====== PAGE TEXT ======
By Rachel J. Robasciotti
Originally published on Advocate.com November 17 2011 5:00 AM ET
When is marriage a financial liability? Most of our clients have financially benefited from state-legalized marriage, particularly with the new IRS rules around how their income is treated in community property states. In the majority of cases, the couple’s overall tax liability (the amount you owe) has decreased significantly because each partner now claims half of the other partner’s income, but that income is federally taxed as if each person were single rather than married. If the same couple’s income had been federally taxed as a married couple, they would owe a lot more because their tax rate would be higher.
Unfortunately, financial downsides to state-legalized same-sex marriage exist, and they primarily affect groups that are already marginalized. If you’re living in a community property state, your partner’s income may be taken into consideration and, if your combined incomes exceed a certain threshold, disqualify you for need-based programs like college financial aid and state disability benefits. Medicaid, a state-administered federal program that provides medical insurance for certain low-income families and individuals, is one program that can be affected. Imagine Susan is on Medicaid before she and Maria get married. In a state that recognizes same-sex marriage (and several others), Susan and Maria’s combined incomes and assets must now be considered for Medicaid, and if they are not under the total income limits, Susan becomes ineligible for care.
======
▶ BRIEF
Continue the article on the financial downsides of same-sex marriage, starting after its last sentence.
====== INFORMATION GIVEN ======
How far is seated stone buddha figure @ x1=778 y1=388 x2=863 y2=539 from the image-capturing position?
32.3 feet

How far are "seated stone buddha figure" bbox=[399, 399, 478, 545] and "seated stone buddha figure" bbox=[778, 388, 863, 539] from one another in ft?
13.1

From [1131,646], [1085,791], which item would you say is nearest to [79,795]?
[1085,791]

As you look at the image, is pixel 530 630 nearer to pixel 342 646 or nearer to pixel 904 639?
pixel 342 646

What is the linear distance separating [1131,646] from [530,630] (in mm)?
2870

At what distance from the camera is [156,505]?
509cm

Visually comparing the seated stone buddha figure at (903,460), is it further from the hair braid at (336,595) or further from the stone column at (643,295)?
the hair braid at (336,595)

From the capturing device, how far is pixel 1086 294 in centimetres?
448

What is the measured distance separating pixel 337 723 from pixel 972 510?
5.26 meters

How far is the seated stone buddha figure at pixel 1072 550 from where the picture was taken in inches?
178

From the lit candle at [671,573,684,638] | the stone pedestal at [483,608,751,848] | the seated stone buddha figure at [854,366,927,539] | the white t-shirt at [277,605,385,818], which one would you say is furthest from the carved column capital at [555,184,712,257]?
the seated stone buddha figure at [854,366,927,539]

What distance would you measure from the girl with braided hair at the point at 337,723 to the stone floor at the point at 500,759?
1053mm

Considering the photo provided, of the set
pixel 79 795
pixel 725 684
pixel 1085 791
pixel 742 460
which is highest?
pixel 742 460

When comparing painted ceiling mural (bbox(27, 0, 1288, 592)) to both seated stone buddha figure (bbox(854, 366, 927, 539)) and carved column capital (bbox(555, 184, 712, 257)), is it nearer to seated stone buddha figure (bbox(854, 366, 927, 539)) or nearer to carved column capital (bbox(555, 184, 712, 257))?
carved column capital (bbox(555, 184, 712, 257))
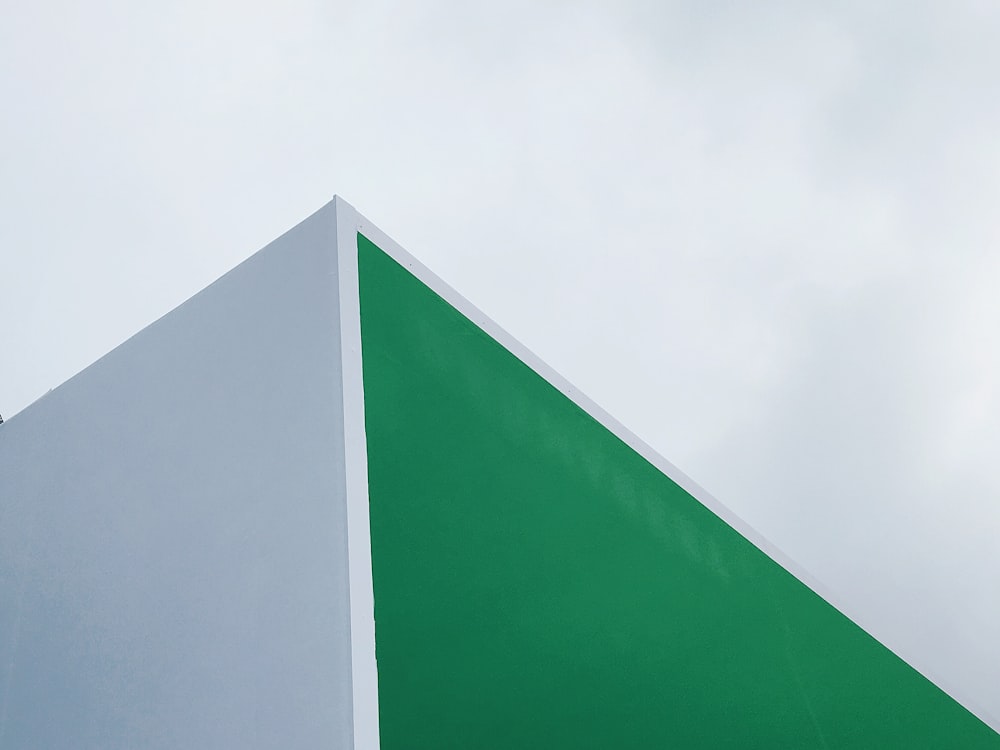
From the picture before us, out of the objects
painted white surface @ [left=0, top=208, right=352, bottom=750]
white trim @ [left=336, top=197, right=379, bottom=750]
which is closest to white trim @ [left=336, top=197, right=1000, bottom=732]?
white trim @ [left=336, top=197, right=379, bottom=750]

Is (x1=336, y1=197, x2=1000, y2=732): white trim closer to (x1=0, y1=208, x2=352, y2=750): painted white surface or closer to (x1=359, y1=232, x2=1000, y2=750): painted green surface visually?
(x1=359, y1=232, x2=1000, y2=750): painted green surface

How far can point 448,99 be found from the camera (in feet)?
42.5

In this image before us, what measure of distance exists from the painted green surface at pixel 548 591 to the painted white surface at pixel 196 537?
103 mm

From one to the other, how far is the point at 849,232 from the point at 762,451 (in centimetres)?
407

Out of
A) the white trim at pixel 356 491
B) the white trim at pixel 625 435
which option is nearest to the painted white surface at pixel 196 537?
the white trim at pixel 356 491

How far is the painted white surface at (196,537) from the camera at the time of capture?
1.26 m

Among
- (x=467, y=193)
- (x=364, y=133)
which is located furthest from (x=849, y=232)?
(x=364, y=133)

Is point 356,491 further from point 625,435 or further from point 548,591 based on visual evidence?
point 625,435

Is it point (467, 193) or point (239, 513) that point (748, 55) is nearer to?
point (467, 193)

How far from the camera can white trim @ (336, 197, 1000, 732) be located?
6.19ft

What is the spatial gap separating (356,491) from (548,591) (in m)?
0.54

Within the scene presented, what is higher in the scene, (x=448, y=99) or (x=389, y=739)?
(x=448, y=99)

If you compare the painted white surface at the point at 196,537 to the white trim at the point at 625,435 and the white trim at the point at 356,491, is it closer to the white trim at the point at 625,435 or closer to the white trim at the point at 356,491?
the white trim at the point at 356,491

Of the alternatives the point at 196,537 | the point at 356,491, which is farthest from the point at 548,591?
the point at 196,537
======
▶ TASK RESPONSE
For a same-sex couple with one partner in the U.S. on a student or work visa, marrying a U.S. citizen (the marriage isn’t recognized by the federal government) doesn’t get you any immigration benefits, but if the marriage comes to the attention of immigration authorities, it could create the legal presumption of “intent to stay” and make obtaining permanent residency more difficult.
Other major financial downsides come from the complexity involved with ending any marriage — same-sex or not. Just like heterosexual couples, we have custody, property, and alimony issues to work out, but in my experience same-sex couples are often less prepared to deal with those issues. And the less prepared we are, the more time-consuming and expensive it becomes to end the marriage. We’ve been almost singularly focused on getting our rights. Now we need to become just as concerned with preparing for the responsibilities that come with those rights.